[Records from a collection]
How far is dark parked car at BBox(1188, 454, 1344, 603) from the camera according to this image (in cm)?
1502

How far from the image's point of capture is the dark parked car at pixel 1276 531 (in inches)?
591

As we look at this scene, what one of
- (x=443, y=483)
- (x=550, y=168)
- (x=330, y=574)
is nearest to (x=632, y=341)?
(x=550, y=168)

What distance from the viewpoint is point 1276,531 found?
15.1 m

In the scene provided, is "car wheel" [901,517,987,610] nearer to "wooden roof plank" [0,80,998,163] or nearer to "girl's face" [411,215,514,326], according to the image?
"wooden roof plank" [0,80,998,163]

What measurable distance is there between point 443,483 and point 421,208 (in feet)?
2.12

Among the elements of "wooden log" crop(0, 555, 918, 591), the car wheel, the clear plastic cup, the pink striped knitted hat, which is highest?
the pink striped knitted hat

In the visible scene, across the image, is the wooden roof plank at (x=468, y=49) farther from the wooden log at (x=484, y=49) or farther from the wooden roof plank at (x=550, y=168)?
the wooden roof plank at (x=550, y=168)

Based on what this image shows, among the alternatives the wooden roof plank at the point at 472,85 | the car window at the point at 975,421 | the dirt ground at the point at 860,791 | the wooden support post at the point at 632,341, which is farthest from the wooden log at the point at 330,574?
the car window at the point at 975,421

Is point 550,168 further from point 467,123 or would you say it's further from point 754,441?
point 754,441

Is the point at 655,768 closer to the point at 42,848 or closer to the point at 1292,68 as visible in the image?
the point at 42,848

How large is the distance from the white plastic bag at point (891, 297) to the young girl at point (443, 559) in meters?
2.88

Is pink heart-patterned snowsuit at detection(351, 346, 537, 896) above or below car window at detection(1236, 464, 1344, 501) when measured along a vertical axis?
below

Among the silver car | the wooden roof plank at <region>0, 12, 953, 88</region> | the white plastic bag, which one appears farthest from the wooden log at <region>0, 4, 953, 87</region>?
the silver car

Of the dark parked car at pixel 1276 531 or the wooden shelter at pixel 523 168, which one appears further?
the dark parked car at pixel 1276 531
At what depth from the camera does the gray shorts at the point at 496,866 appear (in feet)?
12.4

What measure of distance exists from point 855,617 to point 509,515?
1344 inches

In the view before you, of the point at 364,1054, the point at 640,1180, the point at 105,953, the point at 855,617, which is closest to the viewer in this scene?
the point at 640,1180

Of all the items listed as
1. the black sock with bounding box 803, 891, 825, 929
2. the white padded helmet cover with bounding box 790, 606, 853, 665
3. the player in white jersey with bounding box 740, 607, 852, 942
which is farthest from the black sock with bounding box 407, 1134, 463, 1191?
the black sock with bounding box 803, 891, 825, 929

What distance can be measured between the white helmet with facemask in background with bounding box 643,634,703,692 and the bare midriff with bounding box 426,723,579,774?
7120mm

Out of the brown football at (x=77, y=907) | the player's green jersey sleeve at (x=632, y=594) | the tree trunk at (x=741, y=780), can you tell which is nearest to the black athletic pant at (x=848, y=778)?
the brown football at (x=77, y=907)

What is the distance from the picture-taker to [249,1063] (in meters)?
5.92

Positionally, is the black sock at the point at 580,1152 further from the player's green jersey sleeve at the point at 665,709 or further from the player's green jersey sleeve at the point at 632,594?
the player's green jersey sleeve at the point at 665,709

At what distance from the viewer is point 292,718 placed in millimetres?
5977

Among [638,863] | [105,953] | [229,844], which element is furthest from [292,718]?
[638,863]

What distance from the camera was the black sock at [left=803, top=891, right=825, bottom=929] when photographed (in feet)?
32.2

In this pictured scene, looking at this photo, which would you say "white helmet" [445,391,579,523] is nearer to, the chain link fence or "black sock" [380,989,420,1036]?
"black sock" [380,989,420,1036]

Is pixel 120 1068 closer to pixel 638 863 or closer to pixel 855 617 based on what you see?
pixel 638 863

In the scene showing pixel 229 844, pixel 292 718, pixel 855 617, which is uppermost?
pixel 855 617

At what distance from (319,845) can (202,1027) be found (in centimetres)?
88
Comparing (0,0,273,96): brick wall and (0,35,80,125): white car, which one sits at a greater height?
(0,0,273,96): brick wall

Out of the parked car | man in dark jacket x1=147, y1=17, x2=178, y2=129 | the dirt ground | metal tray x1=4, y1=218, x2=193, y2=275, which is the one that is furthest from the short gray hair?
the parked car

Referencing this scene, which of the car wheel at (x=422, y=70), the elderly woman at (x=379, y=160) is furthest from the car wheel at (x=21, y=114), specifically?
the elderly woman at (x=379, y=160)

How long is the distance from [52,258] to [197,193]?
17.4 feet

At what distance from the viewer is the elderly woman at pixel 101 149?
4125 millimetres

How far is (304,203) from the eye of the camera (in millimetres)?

■ **Short task**:
Rewrite the material above as a numbered list, leaving out the blank lines.

■ **Answer to the task**:
1. How far is dark parked car at BBox(1188, 454, 1344, 603) from the camera according to this image (in cm)?
2. 1502
3. How far from the image's point of capture is the dark parked car at pixel 1276 531 (in inches)?
4. 591
5. As we look at this scene, what one of
6. - (x=443, y=483)
7. - (x=550, y=168)
8. - (x=330, y=574)
9. is nearest to (x=632, y=341)?
10. (x=550, y=168)
11. What distance from the viewpoint is point 1276,531 found?
12. 15.1 m
13. In the scene provided, is "car wheel" [901,517,987,610] nearer to "wooden roof plank" [0,80,998,163] or nearer to "girl's face" [411,215,514,326], according to the image?
14. "wooden roof plank" [0,80,998,163]
15. What measurable distance is there between point 443,483 and point 421,208 (in feet)?
16. 2.12
17. Among the elements of "wooden log" crop(0, 555, 918, 591), the car wheel, the clear plastic cup, the pink striped knitted hat, which is highest?
18. the pink striped knitted hat
19. In the visible scene, across the image, is the wooden roof plank at (x=468, y=49) farther from the wooden log at (x=484, y=49) or farther from the wooden roof plank at (x=550, y=168)?
20. the wooden roof plank at (x=550, y=168)
21. Based on what this image shows, among the alternatives the wooden roof plank at the point at 472,85 | the car window at the point at 975,421 | the dirt ground at the point at 860,791 | the wooden support post at the point at 632,341, which is farthest from the wooden log at the point at 330,574?
22. the car window at the point at 975,421
23. Is point 550,168 further from point 467,123 or would you say it's further from point 754,441?
24. point 754,441
25. Is the point at 655,768 closer to the point at 42,848 or closer to the point at 1292,68 as visible in the image?
26. the point at 42,848
27. How large is the distance from the white plastic bag at point (891, 297) to the young girl at point (443, 559) in meters?
28. 2.88
29. Is pink heart-patterned snowsuit at detection(351, 346, 537, 896) above or below car window at detection(1236, 464, 1344, 501) when measured along a vertical axis?
30. below
31. Among the silver car | the wooden roof plank at <region>0, 12, 953, 88</region> | the white plastic bag, which one appears farthest from the wooden log at <region>0, 4, 953, 87</region>?
32. the silver car
33. Of the dark parked car at pixel 1276 531 or the wooden shelter at pixel 523 168, which one appears further?
34. the dark parked car at pixel 1276 531
35. At what depth from the camera does the gray shorts at the point at 496,866 appear (in feet)?
36. 12.4
37. What measure of distance exists from point 855,617 to point 509,515?
38. 1344 inches
39. In the view before you, of the point at 364,1054, the point at 640,1180, the point at 105,953, the point at 855,617, which is closest to the viewer in this scene?
40. the point at 640,1180
41. Of all the items listed as
42. 1. the black sock with bounding box 803, 891, 825, 929
43. 2. the white padded helmet cover with bounding box 790, 606, 853, 665
44. 3. the player in white jersey with bounding box 740, 607, 852, 942
45. which is farthest from the black sock with bounding box 407, 1134, 463, 1191?
46. the black sock with bounding box 803, 891, 825, 929
47. What distance can be measured between the white helmet with facemask in background with bounding box 643,634,703,692 and the bare midriff with bounding box 426,723,579,774?
48. 7120mm
49. Out of the brown football at (x=77, y=907) | the player's green jersey sleeve at (x=632, y=594) | the tree trunk at (x=741, y=780), can you tell which is nearest to the black athletic pant at (x=848, y=778)?
50. the brown football at (x=77, y=907)
51. What is the distance from the picture-taker to [249,1063] (in meters)?
52. 5.92
53. Positionally, is the black sock at the point at 580,1152 further from the player's green jersey sleeve at the point at 665,709 or further from the player's green jersey sleeve at the point at 632,594?
54. the player's green jersey sleeve at the point at 665,709
55. At what distance from the viewer is point 292,718 placed in millimetres?
56. 5977
57. Among [638,863] | [105,953] | [229,844], which element is furthest from [292,718]?
58. [638,863]
59. What distance from the camera was the black sock at [left=803, top=891, right=825, bottom=929] when photographed (in feet)?
60. 32.2
61. In this pictured scene, looking at this photo, which would you say "white helmet" [445,391,579,523] is nearer to, the chain link fence or "black sock" [380,989,420,1036]?
62. "black sock" [380,989,420,1036]
63. Is pixel 120 1068 closer to pixel 638 863 or closer to pixel 855 617 based on what you see?
64. pixel 638 863
65. In the scene showing pixel 229 844, pixel 292 718, pixel 855 617, which is uppermost?
66. pixel 855 617
67. At what distance from (319,845) can (202,1027) be found (in centimetres)?
68. 88
69. Comparing (0,0,273,96): brick wall and (0,35,80,125): white car, which one sits at a greater height?
70. (0,0,273,96): brick wall
71. Out of the parked car | man in dark jacket x1=147, y1=17, x2=178, y2=129 | the dirt ground | metal tray x1=4, y1=218, x2=193, y2=275, which is the one that is furthest from the short gray hair?
72. the parked car
73. Referencing this scene, which of the car wheel at (x=422, y=70), the elderly woman at (x=379, y=160) is furthest from the car wheel at (x=21, y=114), specifically?
74. the elderly woman at (x=379, y=160)
75. How long is the distance from [52,258] to [197,193]?
76. 17.4 feet
77. At what distance from the viewer is the elderly woman at pixel 101 149?
78. 4125 millimetres
79. How far is (304,203) from the eye of the camera (in millimetres)?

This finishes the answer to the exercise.